**PASSAGE GIVEN**
** start **

We took in El Bolson, around 150km south of Bariloche, and spent the afternoon being typical tourists around the artesan markets for the day rather than flogging ourselves in the hills. Well, ok, we did make it up a short walk to visit the site of an old forest fire where artists from around the world come to carve the dead trees into all manner of forms. Well worth the trip.

The next day Dave and Augustine decided to hold onto their rental car and we took in a fair portion of the “Seven Lakes” circuit. We managed around five of the seven, but given my inclintion for peering at rocks for hours on end through a viewfinder, and the fact that Augustine (being a photography teacher back in Oz) was similarly motivated, we did really quite well. Dave is clearly possessed with the patience of a saint….

The scenery was stunning, and constantly changing. It was quite astonishing just how much the landscape changed in the course of the day – you could have been forgiven for thinking that you were a world away from where you had sat for lunch just a half an hour previously….

And it was nice to be out with another photographer again. I really enjoy working on my own; landscape photography is a solitary pursuit for the most part. But every now and again, it’s good to get out in the hills with another photographer, and after two and a half months of solo trekking and shooting it was great to have a day out with someone else that shared a common agenda: going back to town with a good shot in the bag.

Ironically, after battling with the wind and rain for the best part of a month, the empty blue skies and the harsh, hard light made it hard to bring the best out of the landscape. I think it would take months of exploring and waiting for the right light to do the area that we covered in that one day any real justice, but we had a throughly enjoyable day out and if Dave and Augustine happen to read this, thanks again!

Dave in a Cave!

I have now returned to Osorno in Chile to attempt the walk around the Banos De Caulle, which I abandoned a week and a half ago due to the horseflies. I’ve been reliably informed that they should have been gone by the end of Jan, so with any luck they won’t be as bad now. That said, I’ve also been reliably informed that they’ll still be out in force. There was a fair few of them at the border crossing from Argentina this afternoon, so I’m not holding out too much hope but I’ll give it a go anyway, as I really want to see this place. I’ve suddenly realised that I’ve only got a few weeks left in Patagonia and there’s still a huge list of things to do, places to see and pictures to take. If this walk doesn’t come off this time around, I’m not wasting any more time on it, I’ll just move onto the next think on the wish-list.

Don’t sweat the small stuff!

08
Feb
10

Not quite the Nahuel Huapi Traverse

I should have known that it wasn’t going to be an easy ride when the bus to the start of the trek didn’t stop to pick me up: the world was trying to tell me something. If that wasn’t hint enough that I should stay in town, the fact that the cable car wasn’t running should have been.

** end **

**DATA EXTRACT**
** start **

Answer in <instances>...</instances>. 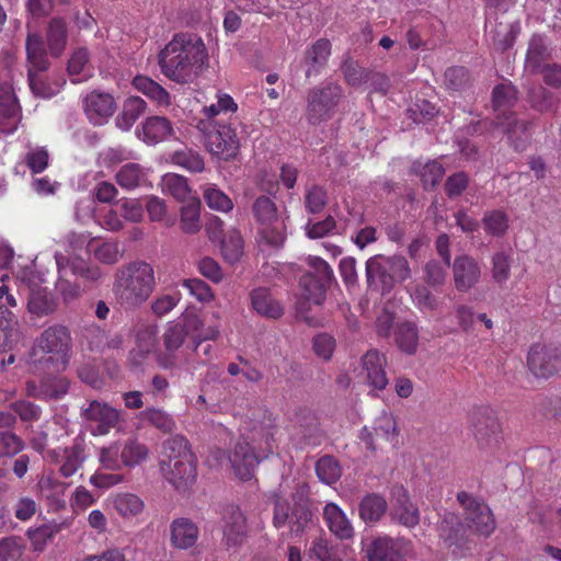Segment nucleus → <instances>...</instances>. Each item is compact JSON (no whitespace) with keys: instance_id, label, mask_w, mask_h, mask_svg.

** end **

**STATED EXERCISE 1**
Quote the travel post from "And it was nice" to "this, thanks again!".
**STATED EXERCISE 2**
Using the travel post, answer yes or no to each statement and quote the deciding words: (a) The group covered all seven lakes of the "Seven Lakes" circuit. (b) Augustine teaches photography. (c) The walk around the Banos De Caulle was abandoned because of horseflies.

**WRITTEN SOLUTION 1**
And it was nice to be out with another photographer again. I really enjoy working on my own; landscape photography is a solitary pursuit for the most part. But every now and again, it’s good to get out in the hills with another photographer, and after two and a half months of solo trekking and shooting it was great to have a day out with someone else that shared a common agenda: going back to town with a good shot in the bag.

Ironically, after battling with the wind and rain for the best part of a month, the empty blue skies and the harsh, hard light made it hard to bring the best out of the landscape. I think it would take months of exploring and waiting for the right light to do the area that we covered in that one day any real justice, but we had a throughly enjoyable day out and if Dave and Augustine happen to read this, thanks again!

**WRITTEN SOLUTION 2**
(a) No: "We managed around five of the seven"
(b) Yes: "Augustine (being a photography teacher back in Oz)"
(c) Yes: "which I abandoned a week and a half ago due to the horseflies"